*** EXCERPTED TEXT ***

A junior ice hockey team in the United States is making a special young girl’s dream come true on the ice.
On Monday, January 29th, the Fargo Force of the United States Hockey League revealed the special jerseys they will be wearing at their seventh annual Sanford Children’s Night on Friday, February 9th. The jerseys were designed by a 10-year-old girl named Charleigh, this year’s champion for the Children’s Miracle Network for Sanford Children’s Hospital in Fargo, North Dakota.
„These jerseys are all Charleigh,“ a Sanford employee said, according to the Force’s website. They feature everything Charleigh loves: unicorns, rainbows, and the color purple. The collar, numbers, and contrasting name tag are also light blue, matching the ribbons worn to raise awareness for Charleigh’s condition, hemophagocytic lymphohistiocytosis (HLH).
The jerseys are mostly white, with a unicorn holding a hockey stick on the front and the „FARGO FORCE“ lettering above it. Rainbow stripes run around the waist and sleeves.
The shoulders of the jersey feature light blue, black-bordered numbers, while a rainbow with clouds at the ends appears further down the sleeve. The numbers on the back are also light blue with black bordering. Names are printed in white on a light blue name tag. The logos of Sanford Children’s Hospital and the Children’s Miracle Network are on the back collar.
Game-worn jerseys will be auctioned off after the game. The proceeds will benefit the Sanford Children’s Foundation. Charleigh will be present at the February 9th game to perform the ceremonial puck drop during the first intermission and receive the Sanford Children’s Miracle Network Champion medal.
Charleigh was placed into emergency foster care at the age of five in October 2018 and admitted to the pediatric intensive care unit at Sanford Children’s. At the time, her condition was so severe that doctors gave her a life expectancy of less than 12 hours.
But thanks to life-saving equipment and expert medical care at Sanford, Charleigh survived and is now doing well with her adoptive parents. She spent two months at Sanford receiving treatment for HLH, which included chemotherapy and support for behavioral and other physical challenges.
HLH is a rare immune deficiency disease that can be fatal if left untreated. According to Johns Hopkins University, it most commonly affects infants and young children, causing certain white blood cells to attack other blood cells. The abnormal blood cells accumulate in the spleen and liver, leading to enlargement of these organs.

***

ACTIVITY: According to the article on the Fargo Force jerseys, why are the collar, numbers, and name tag light blue? Answer in one to three sentences.

*** ENTRIES PROVIDED ***

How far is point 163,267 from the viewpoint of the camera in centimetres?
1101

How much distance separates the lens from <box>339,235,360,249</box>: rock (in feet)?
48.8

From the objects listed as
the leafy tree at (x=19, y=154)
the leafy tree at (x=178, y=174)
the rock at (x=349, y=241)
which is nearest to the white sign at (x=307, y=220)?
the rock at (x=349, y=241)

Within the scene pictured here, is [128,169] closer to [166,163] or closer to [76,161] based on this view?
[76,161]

***
*** ENTRIES PROVIDED ***

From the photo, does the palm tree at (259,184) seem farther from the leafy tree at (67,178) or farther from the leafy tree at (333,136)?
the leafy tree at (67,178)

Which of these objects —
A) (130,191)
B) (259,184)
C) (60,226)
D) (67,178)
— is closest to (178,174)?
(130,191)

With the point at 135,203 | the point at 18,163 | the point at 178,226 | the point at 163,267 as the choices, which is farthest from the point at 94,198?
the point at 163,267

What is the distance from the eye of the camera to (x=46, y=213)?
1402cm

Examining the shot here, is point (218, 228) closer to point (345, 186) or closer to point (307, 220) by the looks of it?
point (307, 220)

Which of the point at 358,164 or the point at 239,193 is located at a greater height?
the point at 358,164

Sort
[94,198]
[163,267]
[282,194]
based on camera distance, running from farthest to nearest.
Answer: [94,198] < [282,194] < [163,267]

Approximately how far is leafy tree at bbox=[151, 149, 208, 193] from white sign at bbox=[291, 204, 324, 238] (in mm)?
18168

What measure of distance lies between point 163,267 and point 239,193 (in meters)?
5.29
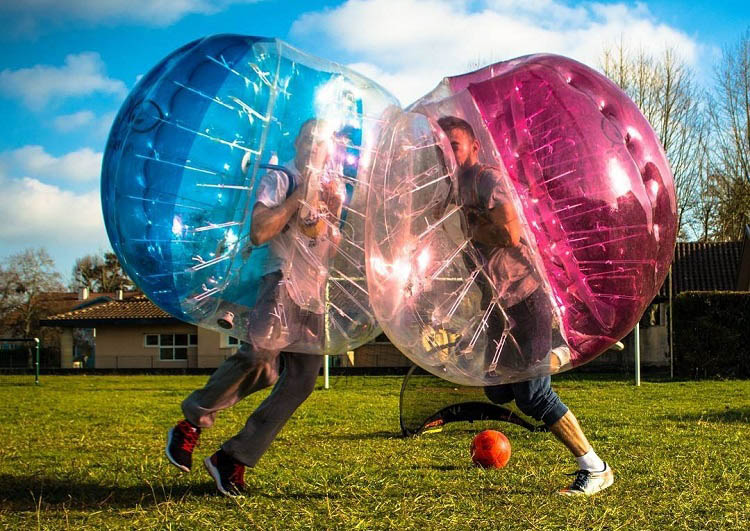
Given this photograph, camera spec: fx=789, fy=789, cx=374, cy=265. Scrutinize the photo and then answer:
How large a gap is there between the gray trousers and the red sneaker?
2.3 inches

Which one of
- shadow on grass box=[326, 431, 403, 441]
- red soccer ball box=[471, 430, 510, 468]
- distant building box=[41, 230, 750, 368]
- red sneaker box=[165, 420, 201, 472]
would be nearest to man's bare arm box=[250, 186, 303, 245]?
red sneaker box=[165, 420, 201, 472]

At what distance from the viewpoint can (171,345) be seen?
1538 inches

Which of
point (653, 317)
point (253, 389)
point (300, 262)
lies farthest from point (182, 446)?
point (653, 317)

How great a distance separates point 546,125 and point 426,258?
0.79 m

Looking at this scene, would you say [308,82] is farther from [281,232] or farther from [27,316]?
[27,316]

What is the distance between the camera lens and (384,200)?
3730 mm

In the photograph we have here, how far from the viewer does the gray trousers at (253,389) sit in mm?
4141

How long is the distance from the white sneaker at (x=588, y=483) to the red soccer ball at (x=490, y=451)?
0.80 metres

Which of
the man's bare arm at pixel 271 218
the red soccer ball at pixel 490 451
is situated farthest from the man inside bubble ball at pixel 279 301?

***
*** ENTRIES PROVIDED ***

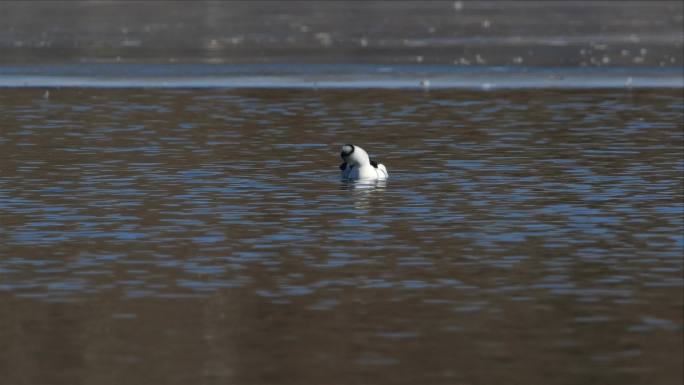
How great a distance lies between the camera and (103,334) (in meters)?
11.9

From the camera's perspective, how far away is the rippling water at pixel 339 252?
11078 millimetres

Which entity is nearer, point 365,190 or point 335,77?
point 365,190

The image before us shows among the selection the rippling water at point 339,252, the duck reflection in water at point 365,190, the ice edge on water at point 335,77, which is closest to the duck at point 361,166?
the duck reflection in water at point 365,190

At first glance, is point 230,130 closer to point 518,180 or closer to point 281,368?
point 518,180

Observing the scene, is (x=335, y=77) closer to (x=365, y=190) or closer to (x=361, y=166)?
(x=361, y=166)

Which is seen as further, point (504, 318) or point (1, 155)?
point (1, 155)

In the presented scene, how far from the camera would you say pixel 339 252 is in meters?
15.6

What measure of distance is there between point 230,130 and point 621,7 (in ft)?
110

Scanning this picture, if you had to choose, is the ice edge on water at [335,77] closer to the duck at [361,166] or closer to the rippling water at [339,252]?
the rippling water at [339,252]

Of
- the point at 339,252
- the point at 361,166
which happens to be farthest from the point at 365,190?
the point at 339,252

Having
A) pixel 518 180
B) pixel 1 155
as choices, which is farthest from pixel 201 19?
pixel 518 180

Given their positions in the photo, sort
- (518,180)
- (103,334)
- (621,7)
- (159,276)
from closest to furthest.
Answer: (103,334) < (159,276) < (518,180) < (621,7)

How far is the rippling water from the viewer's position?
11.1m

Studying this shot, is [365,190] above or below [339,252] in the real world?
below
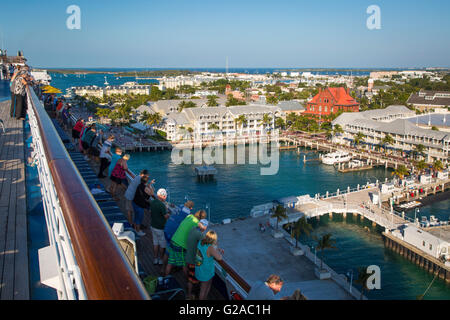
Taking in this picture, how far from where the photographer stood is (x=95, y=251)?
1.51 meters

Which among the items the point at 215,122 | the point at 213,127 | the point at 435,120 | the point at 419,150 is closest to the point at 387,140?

***

REPLY TO THE TASK: They are light blue to match the ribbons worn to raise awareness for Charleigh's condition, hemophagocytic lymphohistiocytosis (HLH).